• _What is required_: Please retype the data in full, exactly as given.

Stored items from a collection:
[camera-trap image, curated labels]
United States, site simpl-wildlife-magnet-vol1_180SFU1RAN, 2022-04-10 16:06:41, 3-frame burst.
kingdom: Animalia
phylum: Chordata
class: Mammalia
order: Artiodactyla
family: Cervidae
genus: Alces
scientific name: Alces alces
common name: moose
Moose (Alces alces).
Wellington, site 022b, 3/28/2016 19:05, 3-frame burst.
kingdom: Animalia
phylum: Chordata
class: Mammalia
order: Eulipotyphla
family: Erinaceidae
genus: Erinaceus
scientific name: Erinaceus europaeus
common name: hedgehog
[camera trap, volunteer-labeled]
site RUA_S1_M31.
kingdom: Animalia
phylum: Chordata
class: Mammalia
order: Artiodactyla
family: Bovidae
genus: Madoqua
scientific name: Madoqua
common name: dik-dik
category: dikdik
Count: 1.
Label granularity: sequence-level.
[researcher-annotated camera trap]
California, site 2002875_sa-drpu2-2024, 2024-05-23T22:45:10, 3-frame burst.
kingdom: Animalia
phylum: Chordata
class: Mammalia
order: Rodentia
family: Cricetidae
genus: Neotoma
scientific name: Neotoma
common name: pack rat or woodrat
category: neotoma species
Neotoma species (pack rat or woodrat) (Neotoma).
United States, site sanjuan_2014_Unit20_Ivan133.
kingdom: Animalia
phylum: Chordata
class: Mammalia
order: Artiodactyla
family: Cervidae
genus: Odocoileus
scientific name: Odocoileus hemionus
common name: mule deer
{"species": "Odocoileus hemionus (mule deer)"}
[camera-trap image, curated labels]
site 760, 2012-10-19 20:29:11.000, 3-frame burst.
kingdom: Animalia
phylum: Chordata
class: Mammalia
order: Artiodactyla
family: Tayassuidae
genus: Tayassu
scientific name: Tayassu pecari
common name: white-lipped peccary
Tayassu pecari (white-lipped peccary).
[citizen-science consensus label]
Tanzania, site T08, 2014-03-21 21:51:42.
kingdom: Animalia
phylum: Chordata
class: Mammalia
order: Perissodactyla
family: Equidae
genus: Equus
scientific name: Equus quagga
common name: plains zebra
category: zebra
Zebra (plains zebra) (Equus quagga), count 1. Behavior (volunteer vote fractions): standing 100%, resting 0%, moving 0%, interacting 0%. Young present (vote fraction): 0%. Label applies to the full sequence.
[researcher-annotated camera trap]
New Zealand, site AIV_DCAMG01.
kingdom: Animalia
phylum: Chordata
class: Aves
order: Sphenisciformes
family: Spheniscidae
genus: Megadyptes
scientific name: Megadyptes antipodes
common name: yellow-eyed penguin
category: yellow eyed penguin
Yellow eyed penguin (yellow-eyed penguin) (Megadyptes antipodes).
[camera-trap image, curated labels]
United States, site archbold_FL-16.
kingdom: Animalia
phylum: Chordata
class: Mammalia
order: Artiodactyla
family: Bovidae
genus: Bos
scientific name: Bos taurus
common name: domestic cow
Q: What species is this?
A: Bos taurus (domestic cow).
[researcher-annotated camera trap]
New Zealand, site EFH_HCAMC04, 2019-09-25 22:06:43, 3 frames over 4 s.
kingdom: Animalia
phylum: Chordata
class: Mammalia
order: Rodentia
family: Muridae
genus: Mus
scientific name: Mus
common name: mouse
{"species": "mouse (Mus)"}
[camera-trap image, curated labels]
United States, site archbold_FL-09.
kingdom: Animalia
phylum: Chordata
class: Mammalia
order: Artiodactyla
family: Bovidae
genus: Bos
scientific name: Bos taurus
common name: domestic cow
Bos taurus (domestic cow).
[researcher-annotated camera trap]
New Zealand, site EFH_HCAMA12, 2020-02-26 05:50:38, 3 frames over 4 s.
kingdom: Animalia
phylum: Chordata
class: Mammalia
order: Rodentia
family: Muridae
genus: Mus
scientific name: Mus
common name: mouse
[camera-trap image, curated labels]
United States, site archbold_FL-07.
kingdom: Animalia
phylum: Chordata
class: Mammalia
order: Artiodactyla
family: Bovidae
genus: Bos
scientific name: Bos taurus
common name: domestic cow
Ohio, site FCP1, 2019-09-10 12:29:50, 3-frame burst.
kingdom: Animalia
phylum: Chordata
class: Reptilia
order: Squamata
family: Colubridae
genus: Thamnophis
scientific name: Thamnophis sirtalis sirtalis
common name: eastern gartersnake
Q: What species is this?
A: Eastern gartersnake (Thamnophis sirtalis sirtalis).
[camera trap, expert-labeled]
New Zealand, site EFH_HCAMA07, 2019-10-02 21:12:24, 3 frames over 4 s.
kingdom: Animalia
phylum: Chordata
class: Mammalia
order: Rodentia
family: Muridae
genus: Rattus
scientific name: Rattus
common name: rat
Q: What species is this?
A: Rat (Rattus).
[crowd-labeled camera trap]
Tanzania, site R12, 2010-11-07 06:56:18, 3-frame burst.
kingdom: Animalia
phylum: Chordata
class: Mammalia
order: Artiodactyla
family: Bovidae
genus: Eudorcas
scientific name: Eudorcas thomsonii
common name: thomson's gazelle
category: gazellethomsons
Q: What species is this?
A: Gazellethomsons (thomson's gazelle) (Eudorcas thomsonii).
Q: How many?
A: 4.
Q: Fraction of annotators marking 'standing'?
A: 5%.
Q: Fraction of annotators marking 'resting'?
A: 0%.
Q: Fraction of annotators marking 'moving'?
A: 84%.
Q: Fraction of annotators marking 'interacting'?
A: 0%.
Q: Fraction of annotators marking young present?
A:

• _Your response_:
[camera-trap image, curated labels]
United States, site simpl-wildlife-magnet-vol1_180SFU1RAN, 2022-04-10 16:06:41, 3-frame burst.
kingdom: Animalia
phylum: Chordata
class: Mammalia
order: Artiodactyla
family: Cervidae
genus: Alces
scientific name: Alces alces
common name: moose
Moose (Alces alces).
Wellington, site 022b, 3/28/2016 19:05, 3-frame burst.
kingdom: Animalia
phylum: Chordata
class: Mammalia
order: Eulipotyphla
family: Erinaceidae
genus: Erinaceus
scientific name: Erinaceus europaeus
common name: hedgehog
[camera trap, volunteer-labeled]
site RUA_S1_M31.
kingdom: Animalia
phylum: Chordata
class: Mammalia
order: Artiodactyla
family: Bovidae
genus: Madoqua
scientific name: Madoqua
common name: dik-dik
category: dikdik
Count: 1.
Label granularity: sequence-level.
[researcher-annotated camera trap]
California, site 2002875_sa-drpu2-2024, 2024-05-23T22:45:10, 3-frame burst.
kingdom: Animalia
phylum: Chordata
class: Mammalia
order: Rodentia
family: Cricetidae
genus: Neotoma
scientific name: Neotoma
common name: pack rat or woodrat
category: neotoma species
Neotoma species (pack rat or woodrat) (Neotoma).
United States, site sanjuan_2014_Unit20_Ivan133.
kingdom: Animalia
phylum: Chordata
class: Mammalia
order: Artiodactyla
family: Cervidae
genus: Odocoileus
scientific name: Odocoileus hemionus
common name: mule deer
{"species": "Odocoileus hemionus (mule deer)"}
[camera-trap image, curated labels]
site 760, 2012-10-19 20:29:11.000, 3-frame burst.
kingdom: Animalia
phylum: Chordata
class: Mammalia
order: Artiodactyla
family: Tayassuidae
genus: Tayassu
scientific name: Tayassu pecari
common name: white-lipped peccary
Tayassu pecari (white-lipped peccary).
[citizen-science consensus label]
Tanzania, site T08, 2014-03-21 21:51:42.
kingdom: Animalia
phylum: Chordata
class: Mammalia
order: Perissodactyla
family: Equidae
genus: Equus
scientific name: Equus quagga
common name: plains zebra
category: zebra
Zebra (plains zebra) (Equus quagga), count 1. Behavior (volunteer vote fractions): standing 100%, resting 0%, moving 0%, interacting 0%. Young present (vote fraction): 0%. Label applies to the full sequence.
[researcher-annotated camera trap]
New Zealand, site AIV_DCAMG01.
kingdom: Animalia
phylum: Chordata
class: Aves
order: Sphenisciformes
family: Spheniscidae
genus: Megadyptes
scientific name: Megadyptes antipodes
common name: yellow-eyed penguin
category: yellow eyed penguin
Yellow eyed penguin (yellow-eyed penguin) (Megadyptes antipodes).
[camera-trap image, curated labels]
United States, site archbold_FL-16.
kingdom: Animalia
phylum: Chordata
class: Mammalia
order: Artiodactyla
family: Bovidae
genus: Bos
scientific name: Bos taurus
common name: domestic cow
Q: What species is this?
A: Bos taurus (domestic cow).
[researcher-annotated camera trap]
New Zealand, site EFH_HCAMC04, 2019-09-25 22:06:43, 3 frames over 4 s.
kingdom: Animalia
phylum: Chordata
class: Mammalia
order: Rodentia
family: Muridae
genus: Mus
scientific name: Mus
common name: mouse
{"species": "mouse (Mus)"}
[camera-trap image, curated labels]
United States, site archbold_FL-09.
kingdom: Animalia
phylum: Chordata
class: Mammalia
order: Artiodactyla
family: Bovidae
genus: Bos
scientific name: Bos taurus
common name: domestic cow
Bos taurus (domestic cow).
[researcher-annotated camera trap]
New Zealand, site EFH_HCAMA12, 2020-02-26 05:50:38, 3 frames over 4 s.
kingdom: Animalia
phylum: Chordata
class: Mammalia
order: Rodentia
family: Muridae
genus: Mus
scientific name: Mus
common name: mouse
[camera-trap image, curated labels]
United States, site archbold_FL-07.
kingdom: Animalia
phylum: Chordata
class: Mammalia
order: Artiodactyla
family: Bovidae
genus: Bos
scientific name: Bos taurus
common name: domestic cow
Ohio, site FCP1, 2019-09-10 12:29:50, 3-frame burst.
kingdom: Animalia
phylum: Chordata
class: Reptilia
order: Squamata
family: Colubridae
genus: Thamnophis
scientific name: Thamnophis sirtalis sirtalis
common name: eastern gartersnake
Q: What species is this?
A: Eastern gartersnake (Thamnophis sirtalis sirtalis).
[camera trap, expert-labeled]
New Zealand, site EFH_HCAMA07, 2019-10-02 21:12:24, 3 frames over 4 s.
kingdom: Animalia
phylum: Chordata
class: Mammalia
order: Rodentia
family: Muridae
genus: Rattus
scientific name: Rattus
common name: rat
Q: What species is this?
A: Rat (Rattus).
[crowd-labeled camera trap]
Tanzania, site R12, 2010-11-07 06:56:18, 3-frame burst.
kingdom: Animalia
phylum: Chordata
class: Mammalia
order: Artiodactyla
family: Bovidae
genus: Eudorcas
scientific name: Eudorcas thomsonii
common name: thomson's gazelle
category: gazellethomsons
Q: What species is this?
A: Gazellethomsons (thomson's gazelle) (Eudorcas thomsonii).
Q: How many?
A: 4.
Q: Fraction of annotators marking 'standing'?
A: 5%.
Q: Fraction of annotators marking 'resting'?
A: 0%.
Q: Fraction of annotators marking 'moving'?
A: 84%.
Q: Fraction of annotators marking 'interacting'?
A: 0%.
Q: Fraction of annotators marking young present?
A:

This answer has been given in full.